Connected car: Researchers have also demonstrated numerous times how under-protected connected vehicles could be hacked to devastating effect, enabling hackers to remotely control the steering, brakes and engine.

A formula for success

It’s getting harder to protect the explosion in endpoints that is being driven by the IoT. Buggy code, open network ports, poor authentication, undetected file and behaviour changes, and insecure network protocols all add to the challenge. Fortunately, there is a solution. Our formula for success is predicated on three factors: anticipating changes in infrastructure to cloud, IoT and 5G; embracing changes in user behaviour; and protecting against the full gamut of threats.
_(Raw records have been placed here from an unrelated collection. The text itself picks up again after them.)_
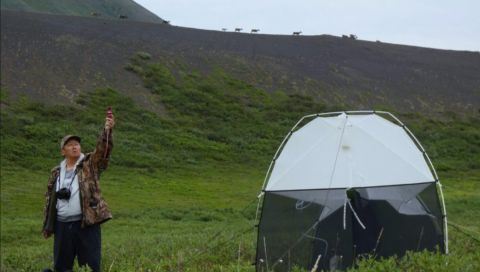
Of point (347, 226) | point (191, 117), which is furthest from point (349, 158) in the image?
point (191, 117)

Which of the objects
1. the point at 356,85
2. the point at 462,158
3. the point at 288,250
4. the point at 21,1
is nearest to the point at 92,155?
the point at 288,250

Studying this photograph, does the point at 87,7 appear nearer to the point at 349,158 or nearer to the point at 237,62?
the point at 237,62

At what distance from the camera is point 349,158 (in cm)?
793

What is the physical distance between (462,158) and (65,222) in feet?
116

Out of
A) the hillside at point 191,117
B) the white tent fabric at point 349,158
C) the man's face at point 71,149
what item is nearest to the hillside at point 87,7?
the hillside at point 191,117

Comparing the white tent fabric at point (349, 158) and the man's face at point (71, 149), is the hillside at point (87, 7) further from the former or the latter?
the man's face at point (71, 149)

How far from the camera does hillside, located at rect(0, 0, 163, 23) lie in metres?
92.9

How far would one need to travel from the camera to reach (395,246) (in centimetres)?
771

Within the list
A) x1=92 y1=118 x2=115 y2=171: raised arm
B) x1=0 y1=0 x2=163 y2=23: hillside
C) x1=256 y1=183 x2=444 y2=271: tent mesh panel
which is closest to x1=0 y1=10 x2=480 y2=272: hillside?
x1=256 y1=183 x2=444 y2=271: tent mesh panel

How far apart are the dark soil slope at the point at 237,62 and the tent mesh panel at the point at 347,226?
93.8ft

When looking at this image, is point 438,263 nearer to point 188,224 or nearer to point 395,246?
point 395,246

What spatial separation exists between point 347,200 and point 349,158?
2.20 ft

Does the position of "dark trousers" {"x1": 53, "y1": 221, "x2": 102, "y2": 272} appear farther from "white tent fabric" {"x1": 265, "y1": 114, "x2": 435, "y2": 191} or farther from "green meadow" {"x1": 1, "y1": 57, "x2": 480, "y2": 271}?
"white tent fabric" {"x1": 265, "y1": 114, "x2": 435, "y2": 191}

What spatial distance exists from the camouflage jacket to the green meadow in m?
1.08
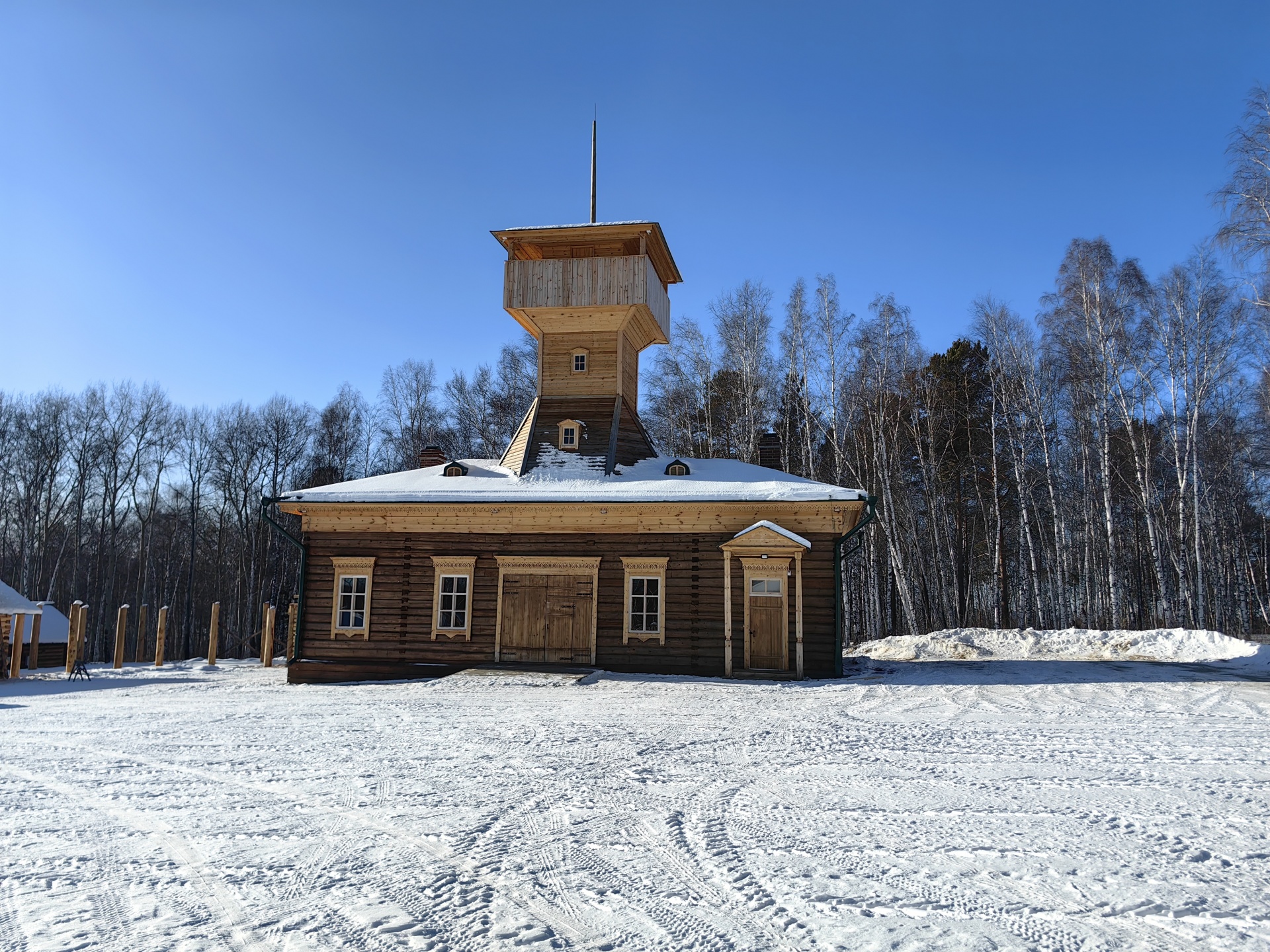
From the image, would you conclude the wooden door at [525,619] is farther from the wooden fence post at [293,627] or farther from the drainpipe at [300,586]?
the wooden fence post at [293,627]

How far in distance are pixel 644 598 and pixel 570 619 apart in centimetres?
171

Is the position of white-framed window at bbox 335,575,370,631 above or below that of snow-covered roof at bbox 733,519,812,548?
below

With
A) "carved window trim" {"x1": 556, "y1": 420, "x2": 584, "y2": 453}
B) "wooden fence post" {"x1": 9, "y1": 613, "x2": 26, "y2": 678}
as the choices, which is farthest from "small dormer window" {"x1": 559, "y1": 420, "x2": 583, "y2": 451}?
"wooden fence post" {"x1": 9, "y1": 613, "x2": 26, "y2": 678}

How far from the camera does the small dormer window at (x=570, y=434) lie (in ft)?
66.1

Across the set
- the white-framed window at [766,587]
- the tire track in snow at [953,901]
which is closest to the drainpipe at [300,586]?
the white-framed window at [766,587]

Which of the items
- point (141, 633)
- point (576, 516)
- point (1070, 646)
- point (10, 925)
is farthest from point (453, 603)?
point (1070, 646)

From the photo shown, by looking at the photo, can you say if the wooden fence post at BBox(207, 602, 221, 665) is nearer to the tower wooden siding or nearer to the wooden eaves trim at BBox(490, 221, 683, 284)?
the tower wooden siding

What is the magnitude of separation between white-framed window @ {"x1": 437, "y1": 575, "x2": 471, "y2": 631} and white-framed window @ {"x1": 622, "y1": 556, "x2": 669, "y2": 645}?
11.8 ft

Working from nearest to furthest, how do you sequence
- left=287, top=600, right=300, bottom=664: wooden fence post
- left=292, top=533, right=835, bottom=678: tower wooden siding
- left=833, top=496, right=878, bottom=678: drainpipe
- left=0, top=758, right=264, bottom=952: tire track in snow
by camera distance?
left=0, top=758, right=264, bottom=952: tire track in snow, left=833, top=496, right=878, bottom=678: drainpipe, left=292, top=533, right=835, bottom=678: tower wooden siding, left=287, top=600, right=300, bottom=664: wooden fence post

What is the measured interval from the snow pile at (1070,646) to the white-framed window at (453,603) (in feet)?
39.0

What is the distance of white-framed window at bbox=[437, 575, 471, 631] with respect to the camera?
17953 mm

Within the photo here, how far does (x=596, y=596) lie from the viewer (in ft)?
57.7

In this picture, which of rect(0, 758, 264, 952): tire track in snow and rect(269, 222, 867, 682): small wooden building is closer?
rect(0, 758, 264, 952): tire track in snow

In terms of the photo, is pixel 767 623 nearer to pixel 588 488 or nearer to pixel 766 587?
pixel 766 587
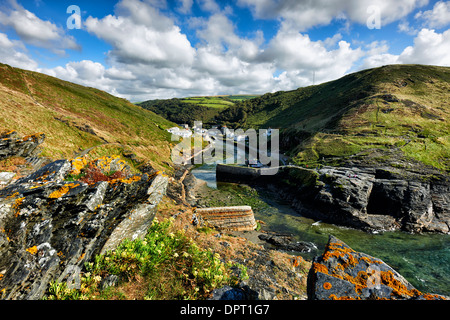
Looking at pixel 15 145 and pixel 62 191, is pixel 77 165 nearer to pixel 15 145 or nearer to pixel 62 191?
pixel 62 191

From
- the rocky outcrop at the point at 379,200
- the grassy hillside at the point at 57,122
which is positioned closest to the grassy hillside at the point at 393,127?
the rocky outcrop at the point at 379,200

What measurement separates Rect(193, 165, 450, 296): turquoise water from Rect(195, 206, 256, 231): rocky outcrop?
3418 millimetres

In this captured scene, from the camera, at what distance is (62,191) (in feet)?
17.9

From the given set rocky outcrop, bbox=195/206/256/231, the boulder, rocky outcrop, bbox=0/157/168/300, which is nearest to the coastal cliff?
rocky outcrop, bbox=0/157/168/300

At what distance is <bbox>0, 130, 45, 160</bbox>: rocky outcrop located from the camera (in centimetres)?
1305

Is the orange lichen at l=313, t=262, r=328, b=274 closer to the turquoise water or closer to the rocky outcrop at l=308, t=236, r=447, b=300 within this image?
the rocky outcrop at l=308, t=236, r=447, b=300

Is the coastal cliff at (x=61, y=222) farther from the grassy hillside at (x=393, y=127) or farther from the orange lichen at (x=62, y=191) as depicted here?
the grassy hillside at (x=393, y=127)

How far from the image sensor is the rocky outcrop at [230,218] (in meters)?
18.0

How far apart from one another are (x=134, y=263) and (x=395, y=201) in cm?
3194

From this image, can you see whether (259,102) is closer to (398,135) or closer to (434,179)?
(398,135)

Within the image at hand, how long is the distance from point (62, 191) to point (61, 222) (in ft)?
2.98

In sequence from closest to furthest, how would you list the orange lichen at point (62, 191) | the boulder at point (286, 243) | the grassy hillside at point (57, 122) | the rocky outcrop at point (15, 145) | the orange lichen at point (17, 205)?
the orange lichen at point (17, 205), the orange lichen at point (62, 191), the rocky outcrop at point (15, 145), the boulder at point (286, 243), the grassy hillside at point (57, 122)

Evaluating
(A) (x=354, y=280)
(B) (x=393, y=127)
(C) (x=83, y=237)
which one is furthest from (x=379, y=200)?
(C) (x=83, y=237)
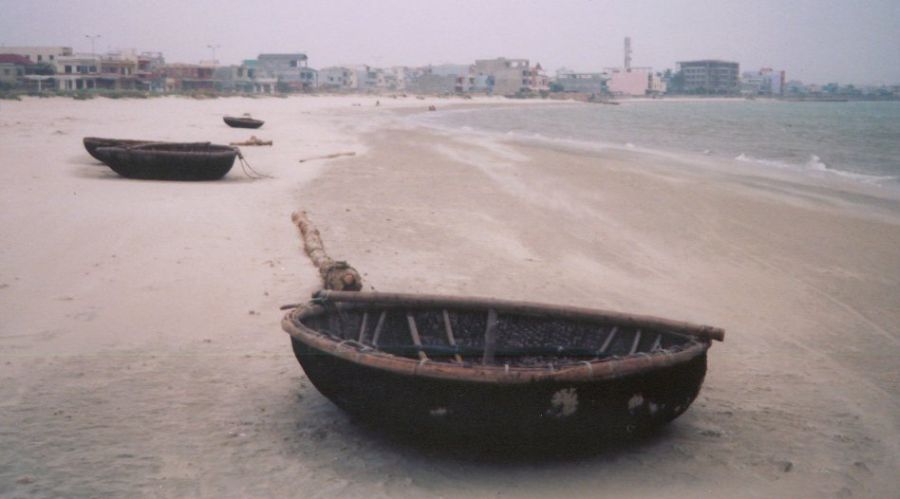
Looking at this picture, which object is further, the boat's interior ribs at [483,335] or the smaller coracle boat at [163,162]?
the smaller coracle boat at [163,162]

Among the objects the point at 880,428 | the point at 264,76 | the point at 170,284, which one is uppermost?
the point at 264,76

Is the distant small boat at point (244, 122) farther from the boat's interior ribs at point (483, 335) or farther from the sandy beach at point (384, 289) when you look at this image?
the boat's interior ribs at point (483, 335)

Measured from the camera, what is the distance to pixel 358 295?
5.34m

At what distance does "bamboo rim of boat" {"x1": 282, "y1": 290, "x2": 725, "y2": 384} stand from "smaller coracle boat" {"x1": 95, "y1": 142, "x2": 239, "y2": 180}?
10188 mm

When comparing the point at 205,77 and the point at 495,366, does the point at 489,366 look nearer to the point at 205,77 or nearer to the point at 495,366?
the point at 495,366

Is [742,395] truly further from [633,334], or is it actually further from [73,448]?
[73,448]

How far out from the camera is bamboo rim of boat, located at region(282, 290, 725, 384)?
391 centimetres

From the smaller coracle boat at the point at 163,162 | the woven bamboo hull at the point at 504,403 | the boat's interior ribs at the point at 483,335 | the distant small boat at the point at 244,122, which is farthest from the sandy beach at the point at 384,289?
the distant small boat at the point at 244,122

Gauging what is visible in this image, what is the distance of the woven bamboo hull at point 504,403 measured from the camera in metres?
3.99

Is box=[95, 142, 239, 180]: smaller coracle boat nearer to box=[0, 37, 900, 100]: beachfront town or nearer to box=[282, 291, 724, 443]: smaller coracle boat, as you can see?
box=[282, 291, 724, 443]: smaller coracle boat

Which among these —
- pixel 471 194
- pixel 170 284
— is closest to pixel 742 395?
pixel 170 284

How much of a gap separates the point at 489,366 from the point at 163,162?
1194 cm

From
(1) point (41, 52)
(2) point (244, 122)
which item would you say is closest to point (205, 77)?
(1) point (41, 52)

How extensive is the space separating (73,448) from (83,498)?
0.61m
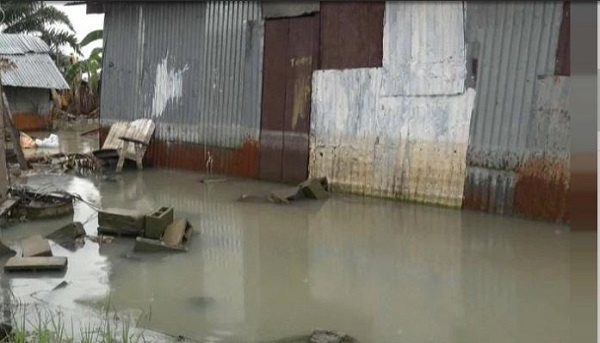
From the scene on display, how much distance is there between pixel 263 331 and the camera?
5.23 m

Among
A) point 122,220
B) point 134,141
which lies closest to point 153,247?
point 122,220

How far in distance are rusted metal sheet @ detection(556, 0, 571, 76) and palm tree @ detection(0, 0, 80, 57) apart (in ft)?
78.9

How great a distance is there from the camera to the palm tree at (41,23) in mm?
28672

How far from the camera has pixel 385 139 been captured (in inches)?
403

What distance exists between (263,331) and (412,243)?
9.94ft

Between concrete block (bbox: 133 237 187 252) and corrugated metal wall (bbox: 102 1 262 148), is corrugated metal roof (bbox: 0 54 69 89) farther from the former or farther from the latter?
concrete block (bbox: 133 237 187 252)

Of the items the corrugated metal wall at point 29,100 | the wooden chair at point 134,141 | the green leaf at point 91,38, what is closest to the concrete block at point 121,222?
the wooden chair at point 134,141

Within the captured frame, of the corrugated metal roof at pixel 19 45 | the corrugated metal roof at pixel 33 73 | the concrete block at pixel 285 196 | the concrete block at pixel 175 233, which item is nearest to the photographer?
the concrete block at pixel 175 233

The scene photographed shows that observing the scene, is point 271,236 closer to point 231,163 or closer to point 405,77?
point 405,77

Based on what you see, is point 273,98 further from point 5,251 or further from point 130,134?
point 5,251

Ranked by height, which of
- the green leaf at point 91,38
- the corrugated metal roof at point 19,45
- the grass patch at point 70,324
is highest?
the green leaf at point 91,38

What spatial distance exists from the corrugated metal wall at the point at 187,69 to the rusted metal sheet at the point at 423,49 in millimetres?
2704

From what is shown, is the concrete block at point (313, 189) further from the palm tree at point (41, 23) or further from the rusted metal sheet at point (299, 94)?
the palm tree at point (41, 23)

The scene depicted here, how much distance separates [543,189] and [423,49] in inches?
101
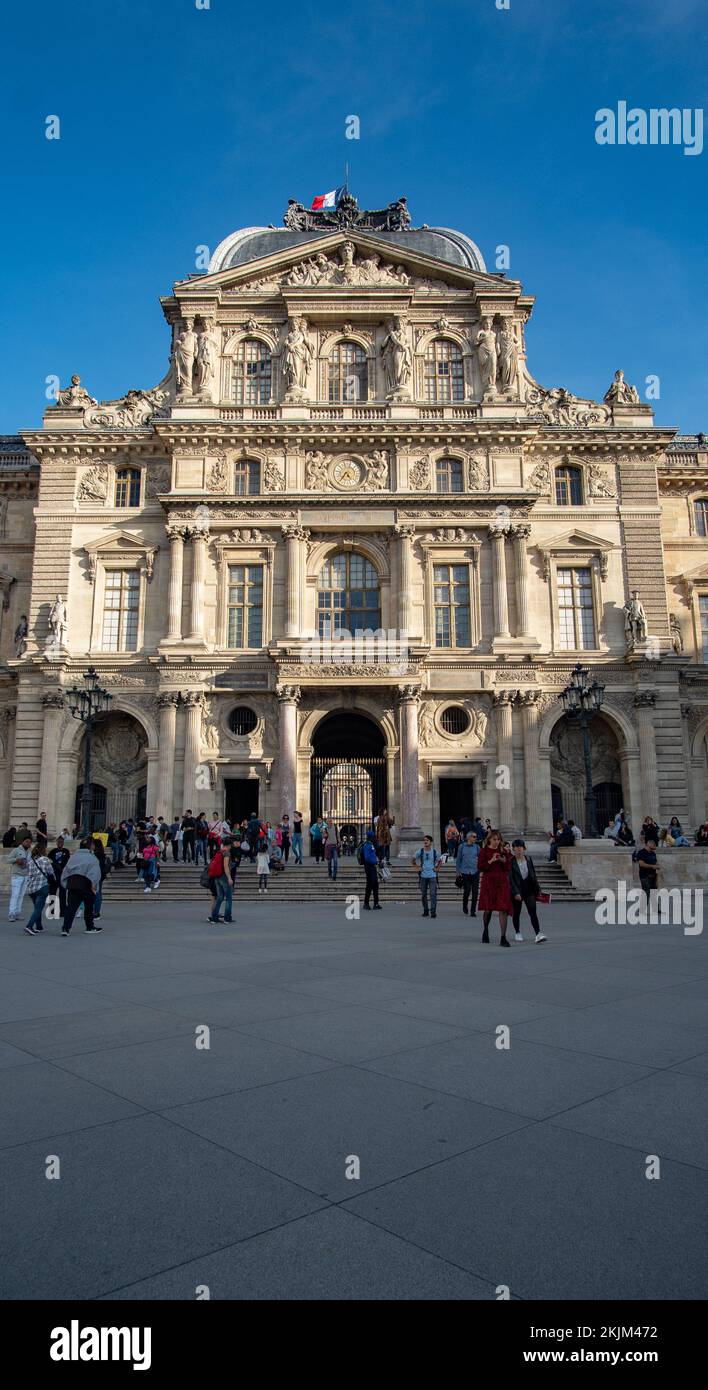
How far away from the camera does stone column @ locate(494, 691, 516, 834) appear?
3350 centimetres

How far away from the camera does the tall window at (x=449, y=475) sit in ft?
118

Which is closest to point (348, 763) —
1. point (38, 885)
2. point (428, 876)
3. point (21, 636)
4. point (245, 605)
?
point (245, 605)

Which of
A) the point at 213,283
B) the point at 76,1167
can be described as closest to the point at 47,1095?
the point at 76,1167

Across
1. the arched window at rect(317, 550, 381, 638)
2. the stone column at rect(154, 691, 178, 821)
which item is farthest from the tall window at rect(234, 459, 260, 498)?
the stone column at rect(154, 691, 178, 821)

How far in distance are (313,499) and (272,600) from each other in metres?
4.39

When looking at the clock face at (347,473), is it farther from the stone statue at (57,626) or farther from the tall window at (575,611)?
the stone statue at (57,626)

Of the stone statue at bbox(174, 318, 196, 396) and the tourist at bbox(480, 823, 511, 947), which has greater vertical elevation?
the stone statue at bbox(174, 318, 196, 396)

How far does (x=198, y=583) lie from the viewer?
1378 inches

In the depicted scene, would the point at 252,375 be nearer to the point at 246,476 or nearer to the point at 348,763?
the point at 246,476

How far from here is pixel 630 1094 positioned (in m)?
6.02

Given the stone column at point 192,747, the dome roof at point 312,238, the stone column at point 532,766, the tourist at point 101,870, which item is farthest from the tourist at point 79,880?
the dome roof at point 312,238

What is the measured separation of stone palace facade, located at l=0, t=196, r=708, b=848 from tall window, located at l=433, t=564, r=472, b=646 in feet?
0.30

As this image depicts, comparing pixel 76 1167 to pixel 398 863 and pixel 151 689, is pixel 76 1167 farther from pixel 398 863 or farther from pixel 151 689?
pixel 151 689

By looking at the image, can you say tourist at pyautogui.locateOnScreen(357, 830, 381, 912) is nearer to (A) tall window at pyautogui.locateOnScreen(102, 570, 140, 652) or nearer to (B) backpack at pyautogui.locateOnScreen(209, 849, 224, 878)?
(B) backpack at pyautogui.locateOnScreen(209, 849, 224, 878)
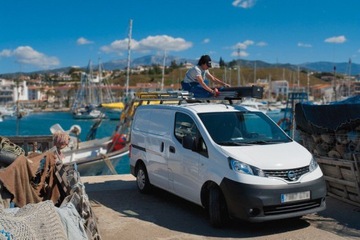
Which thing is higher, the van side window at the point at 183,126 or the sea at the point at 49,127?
the van side window at the point at 183,126

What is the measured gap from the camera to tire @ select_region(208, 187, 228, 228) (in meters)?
7.11

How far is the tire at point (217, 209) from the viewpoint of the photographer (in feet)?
23.3

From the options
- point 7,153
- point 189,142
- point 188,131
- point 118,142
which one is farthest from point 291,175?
point 118,142

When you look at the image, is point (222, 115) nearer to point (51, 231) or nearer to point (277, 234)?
point (277, 234)

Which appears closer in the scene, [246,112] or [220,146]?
[220,146]

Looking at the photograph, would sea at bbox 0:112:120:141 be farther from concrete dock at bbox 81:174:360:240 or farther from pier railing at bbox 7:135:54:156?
concrete dock at bbox 81:174:360:240

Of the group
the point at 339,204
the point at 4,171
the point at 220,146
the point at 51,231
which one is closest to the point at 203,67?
the point at 220,146

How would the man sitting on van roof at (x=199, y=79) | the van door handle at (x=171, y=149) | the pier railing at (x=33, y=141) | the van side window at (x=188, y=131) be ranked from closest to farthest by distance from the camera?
the van side window at (x=188, y=131) → the van door handle at (x=171, y=149) → the man sitting on van roof at (x=199, y=79) → the pier railing at (x=33, y=141)

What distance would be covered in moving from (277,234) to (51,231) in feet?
11.9

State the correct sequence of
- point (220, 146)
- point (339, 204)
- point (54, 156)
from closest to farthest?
point (54, 156) → point (220, 146) → point (339, 204)

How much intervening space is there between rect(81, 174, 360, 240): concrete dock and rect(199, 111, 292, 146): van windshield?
4.39 feet

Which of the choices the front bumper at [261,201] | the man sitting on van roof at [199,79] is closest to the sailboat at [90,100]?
the man sitting on van roof at [199,79]

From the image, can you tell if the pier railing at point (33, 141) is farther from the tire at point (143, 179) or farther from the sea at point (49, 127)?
the sea at point (49, 127)

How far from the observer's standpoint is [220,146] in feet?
23.9
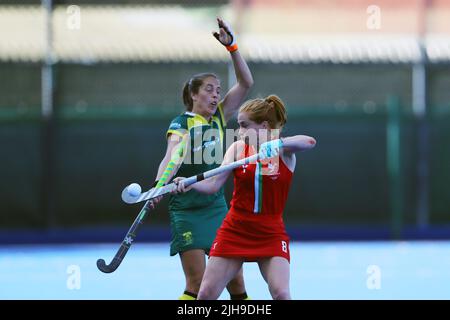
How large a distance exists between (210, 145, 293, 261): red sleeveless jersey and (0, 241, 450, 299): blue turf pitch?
222 cm

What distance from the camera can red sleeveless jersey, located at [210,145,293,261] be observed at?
5.52 metres

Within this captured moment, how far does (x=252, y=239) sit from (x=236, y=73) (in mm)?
1412

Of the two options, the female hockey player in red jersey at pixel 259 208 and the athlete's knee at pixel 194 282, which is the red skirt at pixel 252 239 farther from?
the athlete's knee at pixel 194 282

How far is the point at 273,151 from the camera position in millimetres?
5465

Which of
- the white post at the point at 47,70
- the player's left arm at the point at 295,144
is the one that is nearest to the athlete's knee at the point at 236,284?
the player's left arm at the point at 295,144

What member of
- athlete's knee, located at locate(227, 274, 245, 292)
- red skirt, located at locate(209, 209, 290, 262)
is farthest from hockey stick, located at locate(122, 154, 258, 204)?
athlete's knee, located at locate(227, 274, 245, 292)

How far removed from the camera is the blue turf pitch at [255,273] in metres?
8.05

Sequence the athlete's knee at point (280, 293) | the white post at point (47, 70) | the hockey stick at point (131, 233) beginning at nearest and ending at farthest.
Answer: the athlete's knee at point (280, 293)
the hockey stick at point (131, 233)
the white post at point (47, 70)

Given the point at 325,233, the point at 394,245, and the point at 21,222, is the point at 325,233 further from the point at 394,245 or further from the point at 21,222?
the point at 21,222

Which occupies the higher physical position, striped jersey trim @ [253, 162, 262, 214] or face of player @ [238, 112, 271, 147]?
face of player @ [238, 112, 271, 147]

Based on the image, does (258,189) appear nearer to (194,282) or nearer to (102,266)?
(194,282)

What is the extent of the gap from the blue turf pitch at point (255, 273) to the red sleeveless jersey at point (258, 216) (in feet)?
7.28

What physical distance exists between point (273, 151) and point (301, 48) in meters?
9.18

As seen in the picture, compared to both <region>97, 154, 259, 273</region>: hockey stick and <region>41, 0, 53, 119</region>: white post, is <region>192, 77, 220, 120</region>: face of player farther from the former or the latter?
<region>41, 0, 53, 119</region>: white post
This won’t be easy. The two historically separate worlds of IT and OT are converging fast in the IoT sphere, exposing organisations and their users to new risks — all of this as the industry struggles to deal with chronic skills shortages. However, we stand a great chance of success if we look at applying security based on shared intelligence at all layers of the IoT stack: the device (home appliance, factory machine or connected car); network; control centre (voice assistant, ICS or cloud controller); and “data analyser” layer in the cloud.

In practice, this means protecting against device vulnerabilities, carrying out network inspection, hardening systems at the control centre layer, and protecting cloud servers. Most importantly, this approach needs to be underpinned by shared intelligence which gathers data from millions of IoT sensors all over the world, analyses it in the cloud and then blacklists and blocks connections from suspicious endpoints. Artificial intelligence also has an important part to play here in spotting the needle in the haystack — suspicious patterns in IoT data which could indicate attacks.

Our world is getting more connected by the day. The only way to keep data safe and key systems up and running is by using the power of shared intelligence and industry-wide partnerships to stay one step ahead of the hackers.